C’est exactement ça : pas seulement mettre les corps en mouvement, mais aussi les idées, les regards, les coeurs. Le véritable esprit de la danse repose dans le mouvement. Si la danse devient une simple série de formes qui se représentent elles-mêmes, mais ne déplacent rien, alors on atteint un stade de sclérose, d’arrêt sur image. Dans le contexte du spectacle vivant, nous sommes toujours (peut être plus pour très longtemps) relativement libres de produire différents formats et expériences chorégraphiques, car nos pratiques restent suffisamment marginales et ne visent qu’un petit nombre de spectateurs éclairés, qui savent souvent déjà ce que nous allons leur proposer. Même si nous jouons devant un public de 500 personnes, c’est toujours intime, comparé à une vidéo Youtube visionnée par des milliers de personnes. Cette intimité nous autorise plusieurs degrés d’engagement et d’investissement. Par exemple, il est toujours possible aujourd’hui de proposer à des spectateurs de regarder la même image pendant une heure, ou alors de ralentir le temps, et cela leur convient, cela nous convient tous. C’est très important que ce type d’expérience artistique collective existe. Elles permettent d’équilibrer, d’une certaine façon, cette habitude individuelle de consommation d’images, d’idées et de relations, sur le mode du zapping, qui me désarçonne parfois.

À vos yeux, quel rôle doit avoir un artiste dans la société aujourd’hui ?
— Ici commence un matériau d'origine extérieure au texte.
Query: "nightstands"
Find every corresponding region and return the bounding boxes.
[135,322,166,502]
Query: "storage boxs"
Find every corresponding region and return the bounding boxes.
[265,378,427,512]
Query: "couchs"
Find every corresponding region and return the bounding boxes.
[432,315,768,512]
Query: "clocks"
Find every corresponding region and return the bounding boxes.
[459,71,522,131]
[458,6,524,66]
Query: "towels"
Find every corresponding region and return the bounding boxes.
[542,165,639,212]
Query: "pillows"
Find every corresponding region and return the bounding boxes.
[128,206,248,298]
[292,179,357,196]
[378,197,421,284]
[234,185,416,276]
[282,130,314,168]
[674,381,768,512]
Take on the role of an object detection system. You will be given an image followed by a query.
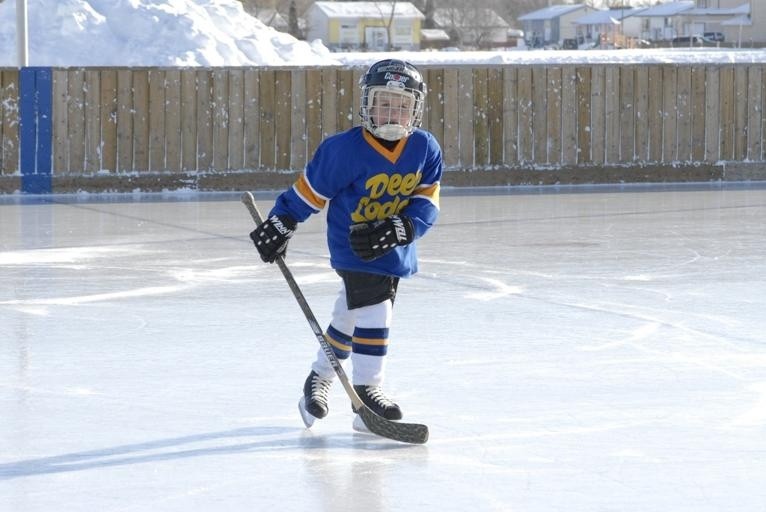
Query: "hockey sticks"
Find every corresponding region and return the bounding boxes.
[242,191,429,445]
L’artiste doit proposer de nouveaux langages et de nouveaux points de vue. Il doit inventer des structures poétiques qui ne sont pas des reproductions de ce qu’on peut déjà voir dans les champs médiatiques, de la politique ou du divertissement. Rester marginal, weird et indiscipliné. Ne pas reproduire les canons, ne pas simplement continuer à faire ce que les différentes institutions (politiques, sociales, historiques) attendent de nous. Toujours questionner le sens de ce que nous produisons, au sein de nos disciplines et nos médiums, mais aussi dans  la société dans son ensemble. Il s’agit d’accepter différents cadres de visibilité, pour les intégrer au travail lui-même. Il faut essayer de nouveaux modèles de travail collectif, le contexte de l’art étant l’un des rares où il est encore possible de le faire. Comprendre qu’influer depuis la marge est plus complexe que de soumettre depuis le centre, mais que c’est plus intéressant. Il faut partager intelligemment des processus et pas seulement des produits. Rester curieux, impressionné, extatique, amoureux, mais concentré. Accepter le fait que les choses puissent se dérouler sans aucun plan, ou sans aucune raison.